Par TADEU VALADARES*
Considérations sur le scénario électoral brésilien et le déroulement de la géopolitique mondiale
Spéculum. Il est de plus en plus clair que nous passons ou non au second tour dépendra du score final du vote évangélique et aussi du vote utile des ciristas moins passionnés, une fois le premier tour électoral conclu. Si Lula ne remporte pas une victoire décisive le 2 octobre, la quasi-totalité des espoirs postmodernes, après avoir scruté à fond les entrailles des sondages électoraux, continuent jusqu'à présent de laisser entendre que la victoire sera la nôtre.
Mais, s'il y a besoin d'un second tour – ce qui nous arrivera, j'en suis presque certain… – un autre point décisif sera la marge de victoire lorsque nous atteindrons l'autre rive du fleuve électoral, le 30 octobre. S'il est petit, s'il s'avère être ainsi, le vote néo-pentecôtiste sera probablement le facteur qui aura le plus de poids pour raccourcir notre victoire. Son dénouement immédiat arrivera avec une précision mécanique newtonienne : la transition novembre-décembre comme point culminant de la tempête qui nous accompagne depuis 2018, gonflée en permanence par l'occupant du Planalto.
Même ainsi, il est difficile pour l'extrême droite dont le moteur est le bolsonarisme d'opter pour le coup d'État sous l'une de ses nombreuses formes. Mais si le coup d'État a peu de chances de se produire, le climat qui nous attend en novembre et décembre sera parsemé de menaces de toutes sortes, et par une augmentation significative de la violence tant sur le plan rhétorique que réel, dégénérescences en elles-mêmes signaux de ce qui pourrait arriver plus tard avec la fragile démocratie que nous essayons de protéger pour qu'elle nous protège.
Pire encore : si la marge de notre victoire au second tour est faible, Lula entamera son troisième mandat présidentiel dans une position fragile, tandis que le bolsonarisme deviendra immédiatement la principale force d'opposition tant au Congrès qu'au sein de la société civile.

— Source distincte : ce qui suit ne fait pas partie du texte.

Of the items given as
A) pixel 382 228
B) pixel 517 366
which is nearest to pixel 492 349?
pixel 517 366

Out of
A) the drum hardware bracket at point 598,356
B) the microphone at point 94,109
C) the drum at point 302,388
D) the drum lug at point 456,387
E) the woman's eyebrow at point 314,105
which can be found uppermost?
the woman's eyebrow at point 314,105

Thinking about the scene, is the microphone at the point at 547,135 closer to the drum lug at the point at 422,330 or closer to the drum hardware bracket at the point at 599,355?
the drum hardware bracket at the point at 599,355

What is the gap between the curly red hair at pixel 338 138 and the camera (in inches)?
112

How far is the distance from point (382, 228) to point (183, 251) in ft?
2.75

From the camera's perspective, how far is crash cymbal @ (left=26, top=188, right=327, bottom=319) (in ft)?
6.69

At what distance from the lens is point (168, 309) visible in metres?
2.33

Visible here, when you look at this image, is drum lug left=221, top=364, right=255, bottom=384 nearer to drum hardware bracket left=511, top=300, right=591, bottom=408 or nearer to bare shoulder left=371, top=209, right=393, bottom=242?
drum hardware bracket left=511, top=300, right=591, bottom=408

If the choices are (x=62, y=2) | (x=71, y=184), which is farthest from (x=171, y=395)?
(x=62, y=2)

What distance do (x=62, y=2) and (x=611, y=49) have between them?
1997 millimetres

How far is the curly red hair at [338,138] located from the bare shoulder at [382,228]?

Il est facile d'imaginer tous les risques découlant d'une victoire presque au-dessus de la ligne de tirage. Souvenons-nous d'Aécio Neves et de Dilma Rousseff. Souvenons-nous de Pirro. Dans ce scénario inquiétant qui marquera peut-être le début du nouveau cycle, le fantôme d'un futur coup d'État commencera à nous accompagner, la fantasmagorie menaçant toujours de se transformer en horreur totale, quelque chose de bien pire que ce qui s'est passé en 1964, 1968 et 2016, non pour mentionner 2018. Heureusement, nous aurons Lula sur le Planalto. Moins bien, beaucoup moins, mais toujours finalement acceptable, au nom de la situation potentiellement catastrophique qui a convaincu ceux qui devraient l'être : on aura là aussi Geraldo Alckmin, le reborn.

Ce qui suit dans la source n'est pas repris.